Continue the personal account of the city's street smells and the fall on 18th Street, starting right after its final sentence.

Text shown:
==================================================
The heat, humidity and scents of the streets of this city are engraved into my earliest memories. The fragrance of a cheesesteak cooking in a food truck is enough to slam me back two decades, to the time when I was all of two and a half feet tall and happily jogged next to my mom down Chestnut Street in my Strawberry Shortcake sneakers.

I took this photo in the moments after being walloped by a wave of remembrance, triggered by the hubbub at the corner of 18th and Walnut, and the food cart that’s been there as long as I’ve been alive. It smelled like griddled meat, boiled hot dogs and steamy sauerkraut.

Two minutes later, after shooting this image, I was walking up 18th Street and tripped on an uneven patch of sidewalk. I fell into one of those windmilling, staggering falls where time slowed down. I thought I might just be able to recover but instead when crashing to the sidewalk. I landed on my left knee and scraped up the palms of my hands but good.
==================================================
Data extract:
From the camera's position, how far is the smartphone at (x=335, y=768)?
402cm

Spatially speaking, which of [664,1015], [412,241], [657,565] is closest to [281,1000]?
==================================================
Written answer:
An older woman in a Chanel suit stopped to help me up and stood there to make sure I could walk (I’ve done the very same thing for a stranger in the past). Once I could assure her that I was going to be okay, she left me. I limped to Sue’s Produce to finish my errands before heading home, all the while holding back sobs.

Those tears weren’t even because I was particularly hurt but because I’ve been in need of a release. When I got home, I wept. Huge, chest heaving, world ending wails. I’ve been out of touch, out of contact with myself and totally wracked with unspecified anxiety. I didn’t realize it, but a moment in connection with my past coupled with a big shock was exactly what I needed.

My knee is a little sore, but really fine. And my heart feels lighter than it has in months.